Supplied entries |
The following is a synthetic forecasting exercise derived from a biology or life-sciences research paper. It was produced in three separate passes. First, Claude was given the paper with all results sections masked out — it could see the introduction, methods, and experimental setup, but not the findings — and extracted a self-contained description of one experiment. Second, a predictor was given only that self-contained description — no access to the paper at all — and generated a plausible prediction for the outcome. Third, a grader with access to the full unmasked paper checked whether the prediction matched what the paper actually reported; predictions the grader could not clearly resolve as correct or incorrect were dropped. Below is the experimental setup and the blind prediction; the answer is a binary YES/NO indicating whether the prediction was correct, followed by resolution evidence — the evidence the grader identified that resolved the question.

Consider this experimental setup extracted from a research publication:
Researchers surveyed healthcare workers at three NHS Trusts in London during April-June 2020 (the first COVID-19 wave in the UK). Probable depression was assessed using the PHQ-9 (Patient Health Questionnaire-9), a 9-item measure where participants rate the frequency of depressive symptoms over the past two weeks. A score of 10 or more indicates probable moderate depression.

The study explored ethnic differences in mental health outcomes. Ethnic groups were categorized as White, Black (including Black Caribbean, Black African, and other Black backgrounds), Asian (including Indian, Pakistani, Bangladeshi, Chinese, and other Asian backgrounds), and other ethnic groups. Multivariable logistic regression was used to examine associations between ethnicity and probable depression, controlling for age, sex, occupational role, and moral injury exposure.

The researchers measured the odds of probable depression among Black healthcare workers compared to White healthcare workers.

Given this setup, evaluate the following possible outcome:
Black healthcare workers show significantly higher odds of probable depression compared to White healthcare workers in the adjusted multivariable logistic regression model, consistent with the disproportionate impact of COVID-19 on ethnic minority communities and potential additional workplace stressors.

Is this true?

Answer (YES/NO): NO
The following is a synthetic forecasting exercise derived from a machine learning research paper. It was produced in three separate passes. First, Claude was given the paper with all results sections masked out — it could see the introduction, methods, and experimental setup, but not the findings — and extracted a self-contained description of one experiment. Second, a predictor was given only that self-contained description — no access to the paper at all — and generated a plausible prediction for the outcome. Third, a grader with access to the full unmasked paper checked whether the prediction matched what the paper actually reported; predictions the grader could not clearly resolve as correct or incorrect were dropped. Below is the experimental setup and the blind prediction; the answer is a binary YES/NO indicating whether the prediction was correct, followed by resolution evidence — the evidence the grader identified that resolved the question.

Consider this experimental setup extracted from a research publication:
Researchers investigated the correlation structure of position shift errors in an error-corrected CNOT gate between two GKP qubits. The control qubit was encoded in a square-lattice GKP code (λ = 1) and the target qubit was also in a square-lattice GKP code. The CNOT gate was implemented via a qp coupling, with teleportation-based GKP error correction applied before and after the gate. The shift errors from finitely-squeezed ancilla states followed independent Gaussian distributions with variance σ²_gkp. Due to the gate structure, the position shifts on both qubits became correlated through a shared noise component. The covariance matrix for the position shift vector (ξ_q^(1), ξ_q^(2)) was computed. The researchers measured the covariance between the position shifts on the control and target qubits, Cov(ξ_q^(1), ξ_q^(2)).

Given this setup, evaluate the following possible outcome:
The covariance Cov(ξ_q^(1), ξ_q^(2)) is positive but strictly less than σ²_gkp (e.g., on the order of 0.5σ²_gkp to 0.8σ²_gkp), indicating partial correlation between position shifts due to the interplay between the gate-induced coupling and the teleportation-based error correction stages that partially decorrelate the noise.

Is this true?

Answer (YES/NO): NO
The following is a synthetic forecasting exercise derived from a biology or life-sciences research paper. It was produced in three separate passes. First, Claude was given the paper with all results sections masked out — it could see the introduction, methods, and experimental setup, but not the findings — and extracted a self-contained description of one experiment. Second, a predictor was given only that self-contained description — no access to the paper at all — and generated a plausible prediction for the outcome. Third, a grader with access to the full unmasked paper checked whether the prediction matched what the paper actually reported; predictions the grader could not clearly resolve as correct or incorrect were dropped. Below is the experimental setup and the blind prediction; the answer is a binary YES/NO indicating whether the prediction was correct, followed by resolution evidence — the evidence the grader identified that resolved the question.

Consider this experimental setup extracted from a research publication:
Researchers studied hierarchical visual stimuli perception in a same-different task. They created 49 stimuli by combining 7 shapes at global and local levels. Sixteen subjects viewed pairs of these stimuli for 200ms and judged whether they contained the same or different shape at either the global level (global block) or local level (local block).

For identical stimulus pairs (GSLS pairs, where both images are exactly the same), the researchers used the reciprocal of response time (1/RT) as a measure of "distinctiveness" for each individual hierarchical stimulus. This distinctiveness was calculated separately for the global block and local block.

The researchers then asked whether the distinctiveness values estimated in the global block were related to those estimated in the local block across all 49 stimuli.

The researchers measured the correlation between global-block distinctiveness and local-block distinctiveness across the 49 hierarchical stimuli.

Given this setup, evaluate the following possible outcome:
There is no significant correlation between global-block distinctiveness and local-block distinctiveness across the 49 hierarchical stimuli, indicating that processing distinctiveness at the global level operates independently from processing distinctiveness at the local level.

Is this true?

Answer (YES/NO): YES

Exercise instructions |
Your response must consist of the entries, reproduced exactly.

Answer box |
The following is a synthetic forecasting exercise derived from a biology or life-sciences research paper. It was produced in three separate passes. First, Claude was given the paper with all results sections masked out — it could see the introduction, methods, and experimental setup, but not the findings — and extracted a self-contained description of one experiment. Second, a predictor was given only that self-contained description — no access to the paper at all — and generated a plausible prediction for the outcome. Third, a grader with access to the full unmasked paper checked whether the prediction matched what the paper actually reported; predictions the grader could not clearly resolve as correct or incorrect were dropped. Below is the experimental setup and the blind prediction; the answer is a binary YES/NO indicating whether the prediction was correct, followed by resolution evidence — the evidence the grader identified that resolved the question.

Consider this experimental setup extracted from a research publication:
Researchers surveyed healthcare workers at three NHS Trusts in London during April-June 2020 (the first COVID-19 wave in the UK). Probable depression was assessed using the PHQ-9 (Patient Health Questionnaire-9), a 9-item measure where participants rate the frequency of depressive symptoms over the past two weeks. A score of 10 or more indicates probable moderate depression.

The study explored ethnic differences in mental health outcomes. Ethnic groups were categorized as White, Black (including Black Caribbean, Black African, and other Black backgrounds), Asian (including Indian, Pakistani, Bangladeshi, Chinese, and other Asian backgrounds), and other ethnic groups. Multivariable logistic regression was used to examine associations between ethnicity and probable depression, controlling for age, sex, occupational role, and moral injury exposure.

The researchers measured the odds of probable depression among Black healthcare workers compared to White healthcare workers.

Given this setup, evaluate the following possible outcome:
Black healthcare workers show significantly higher odds of probable depression compared to White healthcare workers in the adjusted multivariable logistic regression model, consistent with the disproportionate impact of COVID-19 on ethnic minority communities and potential additional workplace stressors.

Is this true?

Answer (YES/NO): NO
The following is a synthetic forecasting exercise derived from a machine learning research paper. It was produced in three separate passes. First, Claude was given the paper with all results sections masked out — it could see the introduction, methods, and experimental setup, but not the findings — and extracted a self-contained description of one experiment. Second, a predictor was given only that self-contained description — no access to the paper at all — and generated a plausible prediction for the outcome. Third, a grader with access to the full unmasked paper checked whether the prediction matched what the paper actually reported; predictions the grader could not clearly resolve as correct or incorrect were dropped. Below is the experimental setup and the blind prediction; the answer is a binary YES/NO indicating whether the prediction was correct, followed by resolution evidence — the evidence the grader identified that resolved the question.

Consider this experimental setup extracted from a research publication:
Researchers investigated the correlation structure of position shift errors in an error-corrected CNOT gate between two GKP qubits. The control qubit was encoded in a square-lattice GKP code (λ = 1) and the target qubit was also in a square-lattice GKP code. The CNOT gate was implemented via a qp coupling, with teleportation-based GKP error correction applied before and after the gate. The shift errors from finitely-squeezed ancilla states followed independent Gaussian distributions with variance σ²_gkp. Due to the gate structure, the position shifts on both qubits became correlated through a shared noise component. The covariance matrix for the position shift vector (ξ_q^(1), ξ_q^(2)) was computed. The researchers measured the covariance between the position shifts on the control and target qubits, Cov(ξ_q^(1), ξ_q^(2)).

Given this setup, evaluate the following possible outcome:
The covariance Cov(ξ_q^(1), ξ_q^(2)) is positive but strictly less than σ²_gkp (e.g., on the order of 0.5σ²_gkp to 0.8σ²_gkp), indicating partial correlation between position shifts due to the interplay between the gate-induced coupling and the teleportation-based error correction stages that partially decorrelate the noise.

Is this true?

Answer (YES/NO): NO
The following is a synthetic forecasting exercise derived from a biology or life-sciences research paper. It was produced in three separate passes. First, Claude was given the paper with all results sections masked out — it could see the introduction, methods, and experimental setup, but not the findings — and extracted a self-contained description of one experiment. Second, a predictor was given only that self-contained description — no access to the paper at all — and generated a plausible prediction for the outcome. Third, a grader with access to the full unmasked paper checked whether the prediction matched what the paper actually reported; predictions the grader could not clearly resolve as correct or incorrect were dropped. Below is the experimental setup and the blind prediction; the answer is a binary YES/NO indicating whether the prediction was correct, followed by resolution evidence — the evidence the grader identified that resolved the question.

Consider this experimental setup extracted from a research publication:
Researchers studied hierarchical visual stimuli perception in a same-different task. They created 49 stimuli by combining 7 shapes at global and local levels. Sixteen subjects viewed pairs of these stimuli for 200ms and judged whether they contained the same or different shape at either the global level (global block) or local level (local block).

For identical stimulus pairs (GSLS pairs, where both images are exactly the same), the researchers used the reciprocal of response time (1/RT) as a measure of "distinctiveness" for each individual hierarchical stimulus. This distinctiveness was calculated separately for the global block and local block.

The researchers then asked whether the distinctiveness values estimated in the global block were related to those estimated in the local block across all 49 stimuli.

The researchers measured the correlation between global-block distinctiveness and local-block distinctiveness across the 49 hierarchical stimuli.

Given this setup, evaluate the following possible outcome:
There is no significant correlation between global-block distinctiveness and local-block distinctiveness across the 49 hierarchical stimuli, indicating that processing distinctiveness at the global level operates independently from processing distinctiveness at the local level.

Is this true?

Answer (YES/NO): YES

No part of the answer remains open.